DataOps & Observability
Applying DevOps to data, CI/CD for data pipelines, testing strategies, data lineage, freshness/volume/distribution monitoring, incident response for data, environments and deployment, and cost/governance ops.
DataOps & Observability
Data teams have spent a decade learning a lesson software teams learned before them: you cannot ship reliable systems by hand. DataOps is the application of DevOps practices - version control, automated testing, CI/CD, monitoring, incident response - to data pipelines. Observability is the part that lets you answer "is the data healthy right now, and if not, why?" without manually querying tables.
This page ties together the rest of the data engineering material. It assumes the building blocks - pipelines (ETL & ELT), orchestration (Orchestration), tests (Data Quality), and contracts (Data Contracts) - and covers how to operate them as a disciplined, observable system.
DevOps Applied to Data
The principles transfer, but the failure modes differ. A software service fails loudly with a 500; a data pipeline can "succeed" while producing silently wrong output.
| DevOps practice | Software | Data equivalent |
|---|---|---|
| Version control | App code in Git | Pipeline code, SQL, schemas, contracts in Git |
| Automated testing | Unit/integration tests | Data quality tests, schema checks, unit tests on logic |
| CI/CD | Build, test, deploy on merge | Validate transforms, run tests, deploy DAGs/models |
| Monitoring | Latency, error rate, uptime | Freshness, volume, distribution, schema drift |
| Incident response | On-call, runbooks, postmortems | Data on-call, lineage-driven triage, backfills |
| Environments | dev/staging/prod | dev/staging/prod with isolated data |
The defining DataOps insight: data has a second axis of failure that code does not. Code is either correct or buggy. Data can be structurally valid and semantically wrong. So DataOps adds quality and observability layers that have no exact software analog.
CI/CD for Data Pipelines
A data pipeline is code, and it deserves the same gate every other code change gets: nothing reaches production without passing automated checks.
# .github/workflows/data-ci.yml
name: Data Pipeline CI
on: [pull_request]
jobs:
build:
runs-on: ubuntu-latest
steps:
- uses: actions/checkout@v4
# 1. Lint and compile - catch syntax errors before runtime
- run: sqlfluff lint models/
- run: dbt parse # compiles the project, catches ref/macro errors
# 2. Build into an isolated CI schema (never prod)

▶ _PROBLEMS TO SOLVE_
a) According to the DataOps page, why does DataOps add quality and observability layers that have no exact software analog? Answer in one to three sentences.
b) Reproduce a passage of the DataOps page word for word, beginning at the words "# .github/workflows/data-ci.yml" and stopping after "schema (never prod)".
The items that come next are separate material and do not belong to the DataOps page.

▶ _EXCERPTED RECORDS_
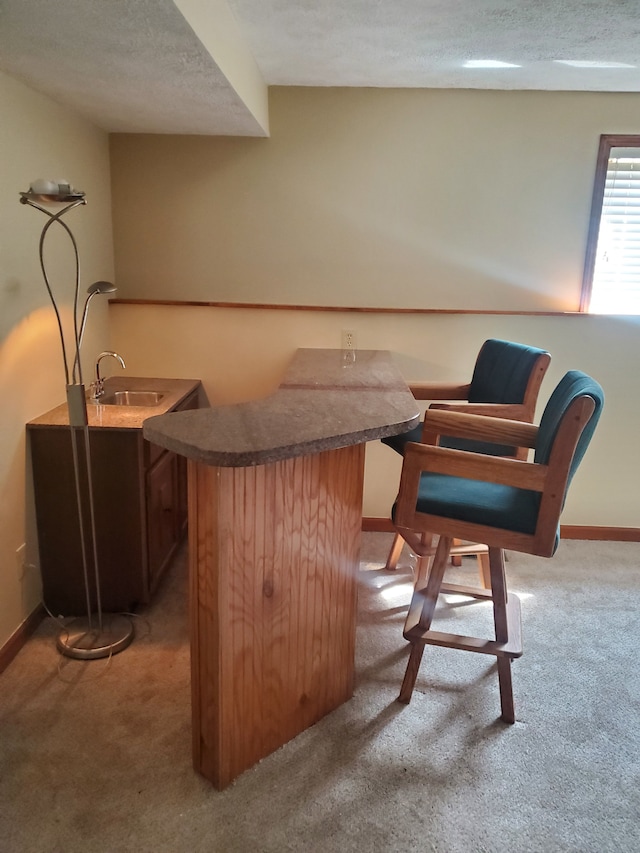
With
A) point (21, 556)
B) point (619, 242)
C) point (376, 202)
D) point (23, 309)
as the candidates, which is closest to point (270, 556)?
point (21, 556)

▶ _ANSWERS_
a) Data has a second axis of failure that code lacks. Code is either correct or buggy, but data can be structurally valid and still semantically wrong. As a result, a data pipeline can "succeed" while producing silently wrong output, whereas a software service fails loudly with a 500.

b)
# .github/workflows/data-ci.yml
name: Data Pipeline CI
on: [pull_request]
jobs:
build:
runs-on: ubuntu-latest
steps:
- uses: actions/checkout@v4
# 1. Lint and compile - catch syntax errors before runtime
- run: sqlfluff lint models/
- run: dbt parse # compiles the project, catches ref/macro errors
# 2. Build into an isolated CI schema (never prod)